Whether you are back in the office, or working from home for months on end, it is important to learn the value of a mental health day and how to implement effective strategies to cope with stress.
The Effect of Stress on the Body
Stress taxes the body and elicits a physiological response. More specifically, under duress, the brain releases cortisol (the fight or flight hormone) and adrenaline. These hormones trigger an inflammatory response in the body at a systematic and cellular level. Inflammation, specifically chronic inflammation, can cascade into numerous health issues including:
- Brain fog
- Weight gain
- Digestive issues
- Joint pain
- Muscle pain
- Gut dysbiosis
- Leaky gut syndrome
- Heart disease
- Rheumatoid arthritis
- Autoimmune disorders
Utilizing a Mental Health Day as Stress Management
In order to avoid some of the stress-induced symptoms and conditions listed above, it is important to see and use mental health days as an effective tool for dealing with chronic stress, rather than viewing them as “being lazy.” The body and mind are intrinsically connected, and you cannot optimize one without supporting the other. Learning how to decompress and recharge will allow you to be more productive while avoiding damage to your mental and physical health.

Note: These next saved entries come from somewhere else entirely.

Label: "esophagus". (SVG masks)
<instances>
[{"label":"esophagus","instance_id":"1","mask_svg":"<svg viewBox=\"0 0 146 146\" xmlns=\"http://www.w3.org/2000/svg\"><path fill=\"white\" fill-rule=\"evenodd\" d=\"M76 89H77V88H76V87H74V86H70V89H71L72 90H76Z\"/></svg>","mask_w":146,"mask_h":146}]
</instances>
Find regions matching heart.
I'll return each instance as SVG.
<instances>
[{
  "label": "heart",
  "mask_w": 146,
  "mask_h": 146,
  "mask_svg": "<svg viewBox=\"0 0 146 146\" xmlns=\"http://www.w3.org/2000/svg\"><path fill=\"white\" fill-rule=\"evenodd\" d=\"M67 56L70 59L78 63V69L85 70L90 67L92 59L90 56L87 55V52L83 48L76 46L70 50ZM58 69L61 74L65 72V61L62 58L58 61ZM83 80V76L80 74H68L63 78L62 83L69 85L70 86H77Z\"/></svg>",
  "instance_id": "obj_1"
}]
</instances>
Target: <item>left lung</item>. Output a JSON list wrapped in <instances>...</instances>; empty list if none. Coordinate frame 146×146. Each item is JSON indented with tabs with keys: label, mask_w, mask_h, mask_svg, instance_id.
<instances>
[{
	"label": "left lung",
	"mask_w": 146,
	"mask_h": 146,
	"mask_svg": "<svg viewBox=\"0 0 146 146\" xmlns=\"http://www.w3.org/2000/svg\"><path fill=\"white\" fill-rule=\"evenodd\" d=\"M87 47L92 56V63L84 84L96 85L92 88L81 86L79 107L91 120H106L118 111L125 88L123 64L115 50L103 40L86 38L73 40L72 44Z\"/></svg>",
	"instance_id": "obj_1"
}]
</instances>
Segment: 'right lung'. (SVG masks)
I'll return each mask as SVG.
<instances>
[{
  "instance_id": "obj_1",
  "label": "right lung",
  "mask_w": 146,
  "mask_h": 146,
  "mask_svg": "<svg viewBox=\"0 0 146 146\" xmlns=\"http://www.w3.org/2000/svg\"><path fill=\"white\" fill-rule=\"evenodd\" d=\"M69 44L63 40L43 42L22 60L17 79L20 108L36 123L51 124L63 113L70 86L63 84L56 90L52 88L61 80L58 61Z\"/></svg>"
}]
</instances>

Planning a Mental Health Day
A mental health day should include restorative activities, however, make these activities a plan, not a to-do list. Listen to what your mind and body need and do not feel guilty for moments that are not considered productive.
When creating your plan for a mental health day, consider including activities that bring you joy. Indulge in activities that you may not have done in a while like coloring, dancing, or baking. Having a plan of restorative activities minimizes the opportunities for your mental health day to be consumed by mindless social media scrolling or other activities that leave you more drained than before.
Everyone’s mental health day is unique, but here are some suggested activities to get you started:
- Sleep: Sleep dramatically impacts bodily and cognitive function. Adults should be getting 8 hours of sleep a night for optimal function, so using your mental health day to sleep in can be beneficial.
- Epsom bath: Epsom salt baths help eliminate aches and pains as magnesium is able to enter the body through the skin and reduce swelling. Epsom salt also helps soothe skin and reduce irritation and itching.
- Sauna: Saunas maintain numerous health benefits including improving circulation, flushing out toxins, aiding in weight loss, and they help decrease stress levels.
- Dry brushing: Dry brushing helps exfoliate, increase blood circulation, and promote lymphatic drainage. Additionally, because it stimulates your nervous system, it is a great way to wake up and feel invigorated.
- Meditation: Meditation is a great method to help heal the mind and body. Learn more about the benefits of meditation.
- Yoga: Yoga has shown to decrease inflammation, help with chronic pain, and improve cognitive function.
Prioritizing Your Mental Health
The stress and chaos surrounding everyday life may seem never-ending, but it is important to set aside time to maintain your mental and physical health.
After taking a mental health day, try and incorporate one of your planned activities into your day-to-day to regularly practice destressing. 80 percent of conditions treated by primary care physicians are caused or exacerbated by stress. By including restorative activities in your daily life, you can help avoid stress compromising your health and experience measurable improvements in your overall wellness.